=== DOCUMENT EXTRACT ===

The literature that embarks on the Sisyphean task to rationalize the violent dissolution of the Yugoslav federation46 is voluminous. There are several rival camps offering competing theories. The essentialist or primordial perspective stresses the importance of the “Balkan temperament” and the “ancient hatreds” which were unleashed by the collapse of the communist regime (Silber and Little 1991, Vodopivec 1992, Kaplan 1993, Mearsheimer and Pape 1993, Gligorov 1995). An alternative school of thought points at the international forces as the central causes (Cvii 1993, Higgins 1993, Nuttal 1994, Pavlowitch 1994, Rief 1994).47 Some scholars see the culprit in the processes of economic liberalization and global integration, which in their view undermined the institutions of the Yugoslav federal state (Woodward 1995). On their turn, the instrumentalists emphasize the role of political entrepreneurs such as Slobodan Milošević and Franjo Tuđman who exploited the ethnic cleavages and instigated ethnic hatred in order to mobilize supporters in their quest for power (Bookman 1994, Denitch 1994, Bose 1995, Zimmerman 1995). There are numerous objections to all of these approaches that cast a serious shadow on their heuristic value.48 I shall not discuss them further. Instead I shall examine the institutionalist analysis in Crawford and Lipschutz’s The Myth of Ethnic Conflict,49 which in my opinion offers a deeper insight.
Institutionalists highlight the very nature of the principle of ethnofederalism, around which Yugoslavia’s political system was built (which bears similarities to Czechoslovakia and the Soviet Union). Ethnofederalism, in general, is characterized by structures of accountability and opportunities for resource control that prompt officials at both central (federal) and local levels to privilege specific ethnic constituencies. As the federal system of Yugoslavia weakened and the local officials relied more and more on the support of their ethnic constituencies rather than the central government, the logic of identity politics strengthened. The creation of ethnic nationalist parties and the interethnic political rivalry was rooted in the institutional legacies. The effects of bandwagoning in Serbia, Croatia, and Bosnia, on the eve of the violent ethnic conflicts, drastically reduced the chances of nonnationalist alternative parties (Crawford and Lipschutz 1998: 205–7).
The analysis must also take into account the traumatic heritage of the Second World War during which Croatian and Bosnian Muslim elites allied with the Nazis against the Serbs.50 President Josip Broz Tito (1892–1980) believed that the federal polity, established as a system of six ethnic republics (Bosnia and Herzegovina, Croatia, Macedonia, Montenegro, Serbia, and Slovenia), and enshrined in the Constitution of the SFRY promulgated on January 31, 1946, would provide better guarantees for the national equality than the previous unitary state51 (Christman 1970: 56). However, unlike the United States, the Federal Republic of Germany and, especially, the Soviet Union, the federal system in Yugoslavia was noncentralized52 and the constituent units exercised a large degree of authority. The 1946 Constitution stipulated that all mineral wealth, power resources, means of communication, and foreign trade are under the control of the federal government. However, the latter could take decisions on a very limited number of issues without the approval of the constituent units (Koštunica 1988: 78–92).

===

SET EXERCISE A =>
Answer these questions from the Yugoslavia passage:
(i) On what date was the Constitution of the SFRY promulgated?
(ii) Which work does the author choose to examine instead of discussing the rival approaches further?
(iii) Whose chances did the effects of bandwagoning in Serbia, Croatia, and Bosnia drastically reduce?
SET EXERCISE B =>
Decide whether each statement agrees with the Yugoslavia passage:
(i) The 1946 Constitution placed foreign trade under the control of the federal government.
(ii) The Yugoslav federal system was more centralized than that of the Soviet Union.
(iii) Woodward (1995) locates the cause of the breakup in economic liberalization and global integration.
SET EXERCISE C => List every ethnic republic that, according to the Yugoslavia passage, made up the federal polity.

=== STORED ROWS ===

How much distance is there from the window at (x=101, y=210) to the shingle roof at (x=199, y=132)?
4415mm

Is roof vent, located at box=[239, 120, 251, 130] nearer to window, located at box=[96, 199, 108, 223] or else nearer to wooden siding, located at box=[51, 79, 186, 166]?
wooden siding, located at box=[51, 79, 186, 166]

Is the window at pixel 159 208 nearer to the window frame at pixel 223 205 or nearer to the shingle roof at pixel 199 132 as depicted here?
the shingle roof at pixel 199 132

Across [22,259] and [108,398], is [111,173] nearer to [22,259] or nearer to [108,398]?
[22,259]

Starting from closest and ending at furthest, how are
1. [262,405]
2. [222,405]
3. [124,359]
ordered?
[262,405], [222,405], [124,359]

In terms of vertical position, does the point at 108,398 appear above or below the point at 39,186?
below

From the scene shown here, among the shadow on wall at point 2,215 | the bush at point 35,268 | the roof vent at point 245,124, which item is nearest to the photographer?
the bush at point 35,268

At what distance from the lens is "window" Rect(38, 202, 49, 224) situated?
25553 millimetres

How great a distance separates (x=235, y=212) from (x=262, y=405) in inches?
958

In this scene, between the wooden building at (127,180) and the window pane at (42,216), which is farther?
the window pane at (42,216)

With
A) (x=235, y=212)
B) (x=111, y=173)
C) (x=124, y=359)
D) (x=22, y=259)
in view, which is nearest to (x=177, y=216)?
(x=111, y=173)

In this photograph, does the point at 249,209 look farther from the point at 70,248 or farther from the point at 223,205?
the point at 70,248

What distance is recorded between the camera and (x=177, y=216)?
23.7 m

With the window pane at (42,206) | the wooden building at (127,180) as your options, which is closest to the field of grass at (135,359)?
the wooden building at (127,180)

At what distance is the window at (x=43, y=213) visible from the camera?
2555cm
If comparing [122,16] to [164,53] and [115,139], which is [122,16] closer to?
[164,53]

===

FINAL ANSWER A =>
(i) January 31, 1946
(ii) Crawford and Lipschutz's The Myth of Ethnic Conflict
(iii) Nonnationalist alternative parties

FINAL ANSWER B =>
(i) Yes: "all mineral wealth, power resources, means of communication, and foreign trade are under the control of the federal government"
(ii) No: "unlike the United States, the Federal Republic of Germany and, especially, the Soviet Union, the federal system in Yugoslavia was noncentralized"
(iii) Yes: "Some scholars see the culprit in the processes of economic liberalization and global integration, which in their view undermined the institutions of the Yugoslav federal state (Woodward 1995)"

FINAL ANSWER C => Bosnia and Herzegovina, Croatia, Macedonia, Montenegro, Serbia, Slovenia